** Exercise data follows **

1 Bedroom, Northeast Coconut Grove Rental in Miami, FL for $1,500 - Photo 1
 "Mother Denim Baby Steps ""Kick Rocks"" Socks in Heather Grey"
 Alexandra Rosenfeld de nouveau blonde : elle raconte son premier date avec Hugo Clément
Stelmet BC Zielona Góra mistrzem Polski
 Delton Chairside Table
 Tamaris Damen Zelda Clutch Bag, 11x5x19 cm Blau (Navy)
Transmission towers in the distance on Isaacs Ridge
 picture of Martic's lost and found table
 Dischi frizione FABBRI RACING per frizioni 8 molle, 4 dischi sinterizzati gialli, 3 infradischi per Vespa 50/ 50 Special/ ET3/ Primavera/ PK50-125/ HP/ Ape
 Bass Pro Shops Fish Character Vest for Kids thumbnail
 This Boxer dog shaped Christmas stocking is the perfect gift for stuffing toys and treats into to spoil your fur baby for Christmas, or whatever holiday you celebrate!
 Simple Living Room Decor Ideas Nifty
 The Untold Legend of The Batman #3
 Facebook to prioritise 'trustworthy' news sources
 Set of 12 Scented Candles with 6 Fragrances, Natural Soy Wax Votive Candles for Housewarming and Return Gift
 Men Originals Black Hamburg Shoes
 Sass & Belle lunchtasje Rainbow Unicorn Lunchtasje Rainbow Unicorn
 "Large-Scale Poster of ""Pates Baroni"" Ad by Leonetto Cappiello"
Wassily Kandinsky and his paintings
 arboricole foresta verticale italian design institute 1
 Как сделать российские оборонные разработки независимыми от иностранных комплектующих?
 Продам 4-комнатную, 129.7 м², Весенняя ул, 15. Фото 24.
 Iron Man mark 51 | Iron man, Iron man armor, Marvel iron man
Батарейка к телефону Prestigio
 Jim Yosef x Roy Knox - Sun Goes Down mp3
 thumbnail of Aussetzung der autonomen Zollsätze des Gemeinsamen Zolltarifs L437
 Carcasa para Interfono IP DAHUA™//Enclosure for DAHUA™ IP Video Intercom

** End of Exercise data **

An accurate, complete transcription of the records above is needed.

▶ **Written reply**:
1 Bedroom, Northeast Coconut Grove Rental in Miami, FL for $1,500 - Photo 1
 "Mother Denim Baby Steps ""Kick Rocks"" Socks in Heather Grey"
 Alexandra Rosenfeld de nouveau blonde : elle raconte son premier date avec Hugo Clément
Stelmet BC Zielona Góra mistrzem Polski
 Delton Chairside Table
 Tamaris Damen Zelda Clutch Bag, 11x5x19 cm Blau (Navy)
Transmission towers in the distance on Isaacs Ridge
 picture of Martic's lost and found table
 Dischi frizione FABBRI RACING per frizioni 8 molle, 4 dischi sinterizzati gialli, 3 infradischi per Vespa 50/ 50 Special/ ET3/ Primavera/ PK50-125/ HP/ Ape
 Bass Pro Shops Fish Character Vest for Kids thumbnail
 This Boxer dog shaped Christmas stocking is the perfect gift for stuffing toys and treats into to spoil your fur baby for Christmas, or whatever holiday you celebrate!
 Simple Living Room Decor Ideas Nifty
 The Untold Legend of The Batman #3
 Facebook to prioritise 'trustworthy' news sources
 Set of 12 Scented Candles with 6 Fragrances, Natural Soy Wax Votive Candles for Housewarming and Return Gift
 Men Originals Black Hamburg Shoes
 Sass & Belle lunchtasje Rainbow Unicorn Lunchtasje Rainbow Unicorn
 "Large-Scale Poster of ""Pates Baroni"" Ad by Leonetto Cappiello"
Wassily Kandinsky and his paintings
 arboricole foresta verticale italian design institute 1
 Как сделать российские оборонные разработки независимыми от иностранных комплектующих?
 Продам 4-комнатную, 129.7 м², Весенняя ул, 15. Фото 24.
 Iron Man mark 51 | Iron man, Iron man armor, Marvel iron man
Батарейка к телефону Prestigio
 Jim Yosef x Roy Knox - Sun Goes Down mp3
 thumbnail of Aussetzung der autonomen Zollsätze des Gemeinsamen Zolltarifs L437
 Carcasa para Interfono IP DAHUA™//Enclosure for DAHUA™ IP Video Intercom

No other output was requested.